Testing the Limits of European Citizenship

28/05/2009
Author : Federal Trust for Education & Research (United Kingdom)
By Anja Lansbergen
 
Citizenship of the European Union was introduced to European Community law by the Treaty of Maastricht. The new citizenship provisions reinforced the right of Member State nationals to move and reside freely within Union territory and granted the right to vote in EP elections to all Member State nationals irrespective of their country of residence or their migration status. Union citizens were also granted the right to petition the European Parliament, to vote in municipal elections of a host Member State and to receive diplomatic protection from the consulate of another Member State.

The value of the citizenship status outwith the scope of those rights explicitly defined by the Treaty is uncertain. Though initially the subject of much speculation by both practitioners and academics alike, development of the concept of European citizenship is widely recognised to be confined to those citizens who have exercised their economic right of free movement, with respect to whom the protection of social rights is a necessary corollary to the pursuit of the broad objectives of the Treaty. The Court has expressed willingness to re-cast certain social rights that attach to free movement – for example the right to family reunification and equal access to welfare support, education and healthcare – in terms of citizenship language, yet this ironically serves only to highlight the constraints of the ‘market citizen’ framework.

There are two lines of objection to the concept of Union citizenship as currently formulated. The first would consider the lack of a general Community competence to regulate for the social rights of its citizens as being a deficiency in and of itself, on the grounds that a strengthened European space necessitates a minimum allocation of social citizenship rights.
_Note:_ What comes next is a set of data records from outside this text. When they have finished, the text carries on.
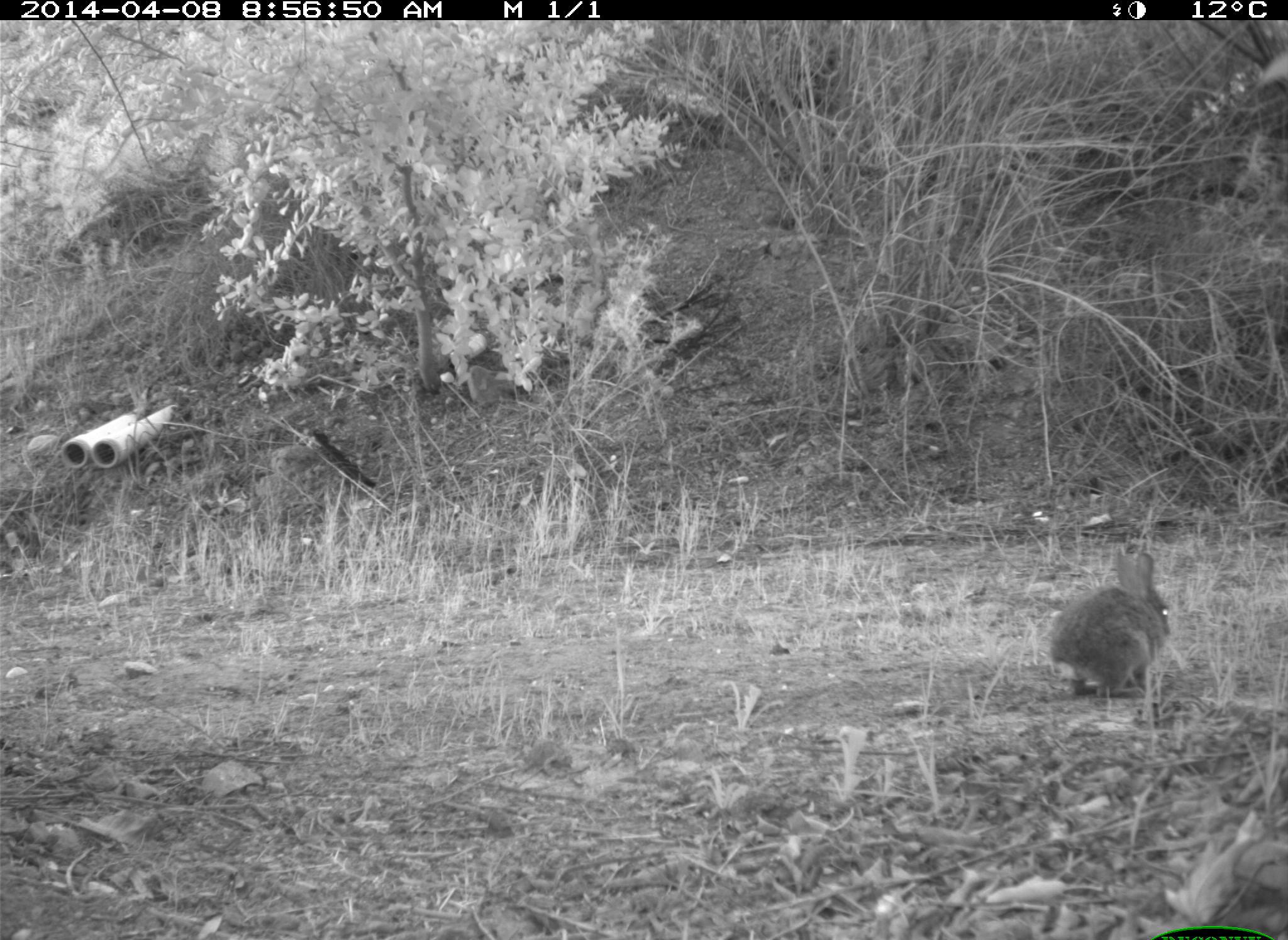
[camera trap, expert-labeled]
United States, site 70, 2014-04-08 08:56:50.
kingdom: Animalia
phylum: Chordata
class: Mammalia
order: Lagomorpha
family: Leporidae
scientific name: Leporidae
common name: rabbits and hares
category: rabbit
The second, a more modest objection, is that the allocation of social rights within the constraints of the market citizenship framework has the potential to create uneasy distinctions between the migrant and non-migrant ‘citizen’. In the illustration to be examined below, this operates so far as to subject the non-migrant citizen to ‘reverse discrimination’. The nonmigrant citizen is therefore not a ‘citizen’ in any meaningful way, as he is not entitled to the same social citizenship rights that he would receive upon movement within the Union. The application of a ‘market citizen’ model of citizenship is fraught with contradictions when developed so as to protect social rights that could be equally applicable to non-migrant Member State nationals. These contradictions push at the limits of the market citizen framework and ironically undermine the very citizenship status the Court is intending to bolster, by attracting resentment to European (over-)regulation and increasing resistance to the process of European integration.